## EXERCISE DIRECTIONS
Starting with the line that holds "United States, site archbold_FL-24." and stopping after the line that holds "common name: moose", repeat the lines below word for word, without the pictures.

#### RECORD EXCERPTS ####

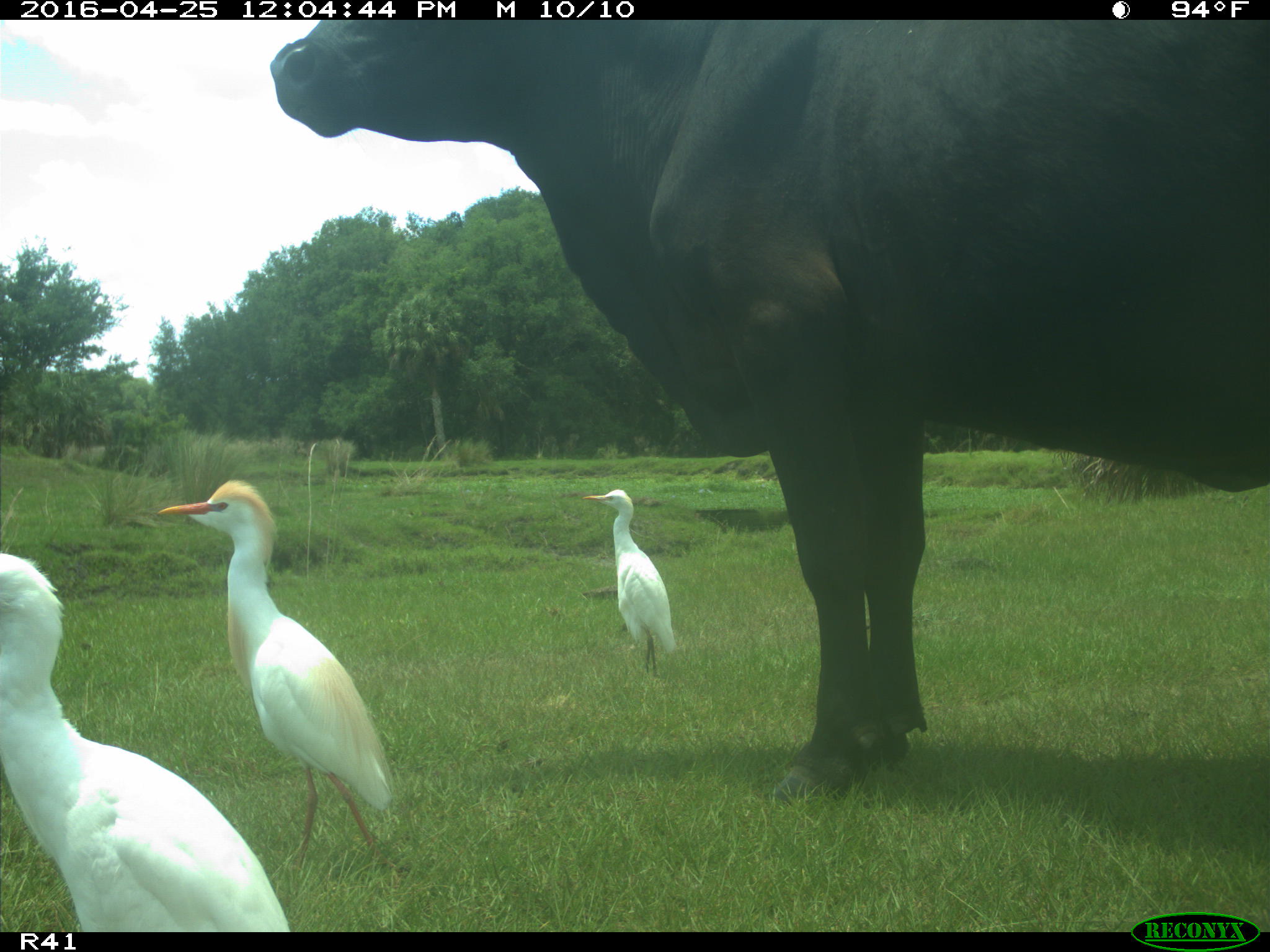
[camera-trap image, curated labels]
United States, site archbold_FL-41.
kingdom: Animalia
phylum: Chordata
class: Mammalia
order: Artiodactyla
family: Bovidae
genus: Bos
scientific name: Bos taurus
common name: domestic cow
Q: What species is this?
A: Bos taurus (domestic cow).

####
#### RECORD EXCERPTS ####

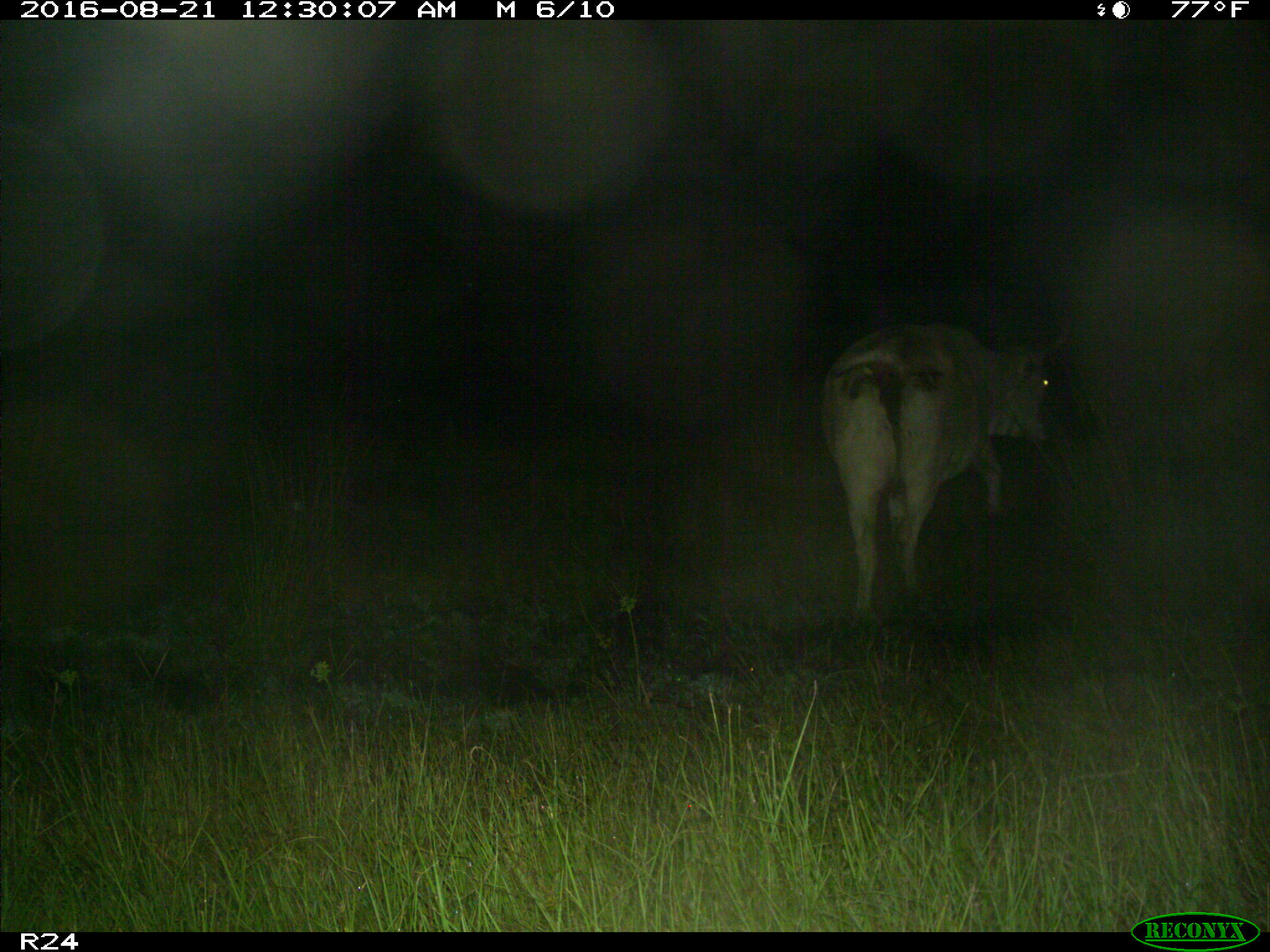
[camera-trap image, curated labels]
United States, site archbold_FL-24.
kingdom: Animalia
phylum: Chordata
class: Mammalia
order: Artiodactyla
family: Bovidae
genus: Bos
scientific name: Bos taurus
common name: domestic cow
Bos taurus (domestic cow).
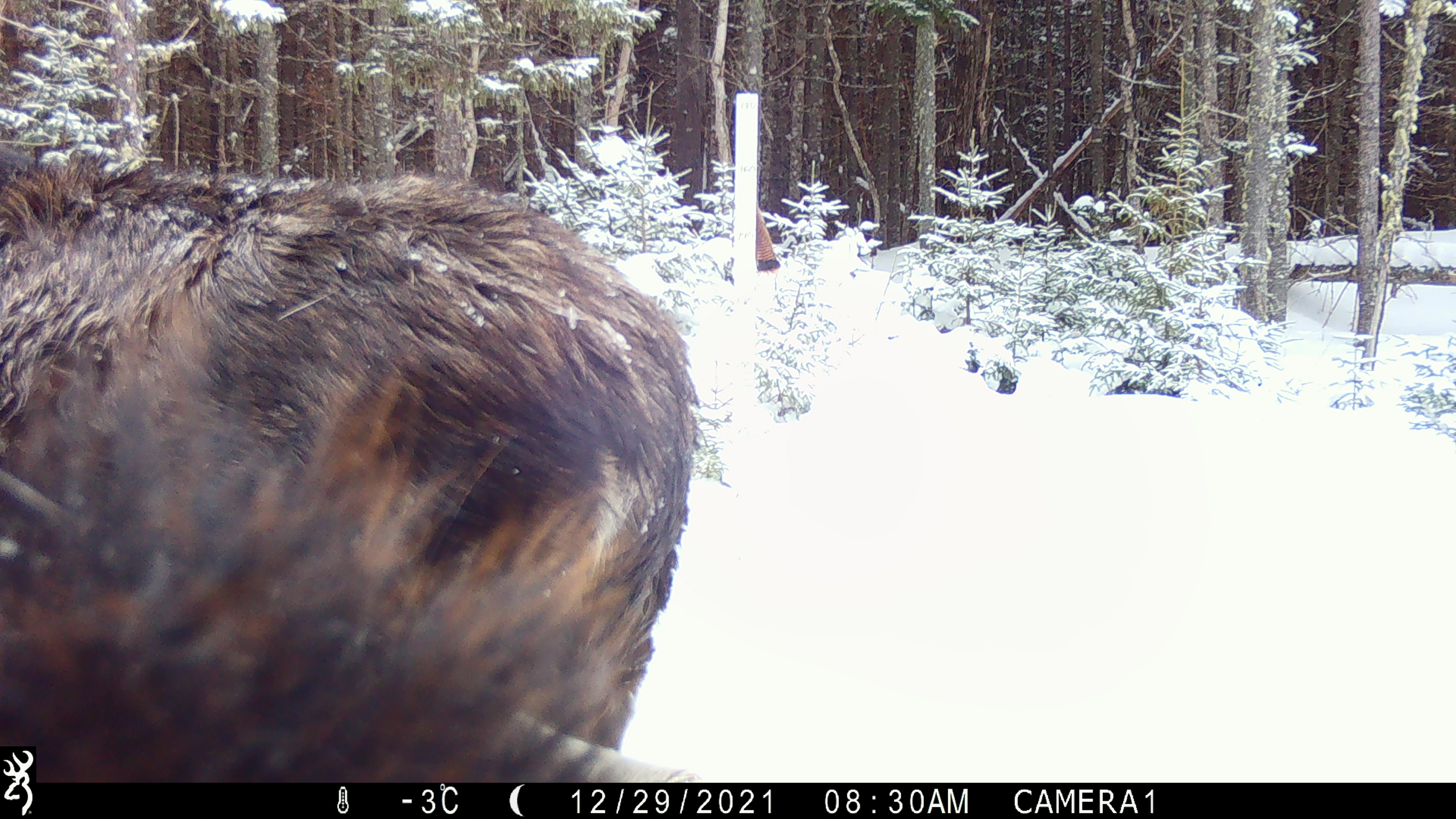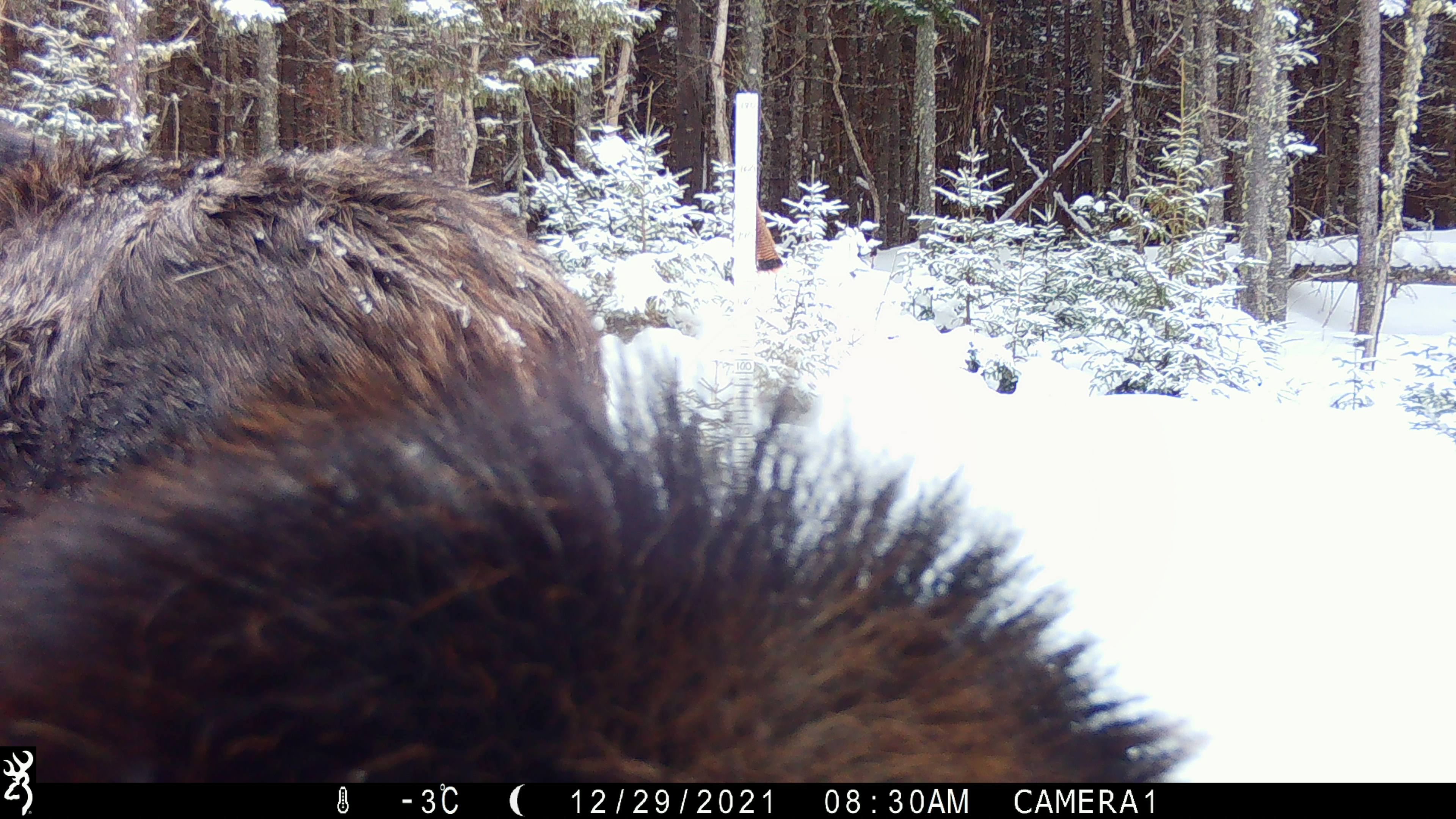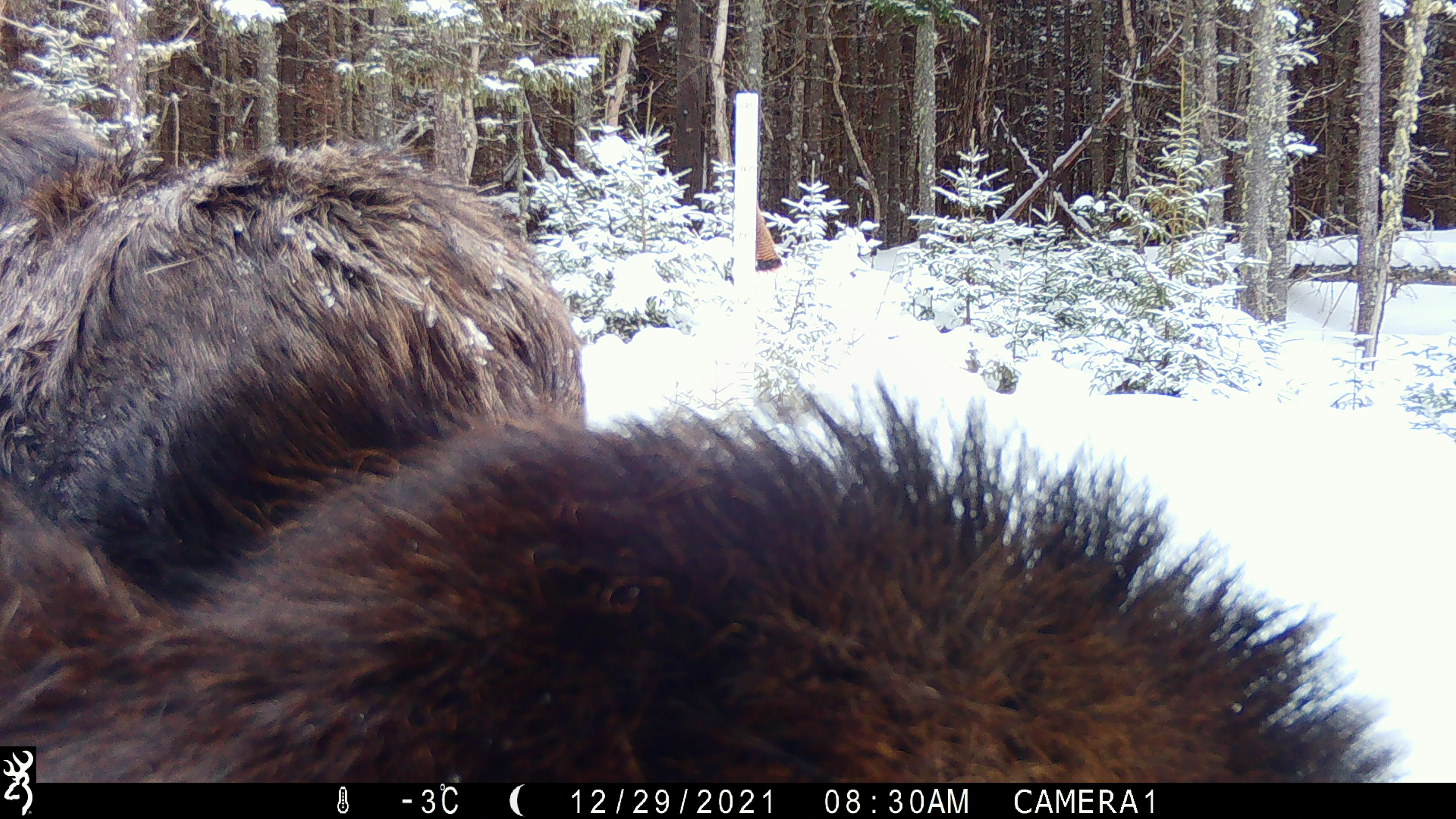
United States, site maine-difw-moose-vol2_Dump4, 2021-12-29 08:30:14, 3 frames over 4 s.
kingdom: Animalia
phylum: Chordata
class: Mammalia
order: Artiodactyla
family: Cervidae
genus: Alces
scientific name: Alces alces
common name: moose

####

## EXERCISE ANSWER
United States, site archbold_FL-24.
kingdom: Animalia
phylum: Chordata
class: Mammalia
order: Artiodactyla
family: Bovidae
genus: Bos
scientific name: Bos taurus
common name: domestic cow
Bos taurus (domestic cow).
United States, site maine-difw-moose-vol2_Dump4, 2021-12-29 08:30:14, 3 frames over 4 s.
kingdom: Animalia
phylum: Chordata
class: Mammalia
order: Artiodactyla
family: Cervidae
genus: Alces
scientific name: Alces alces
common name: moose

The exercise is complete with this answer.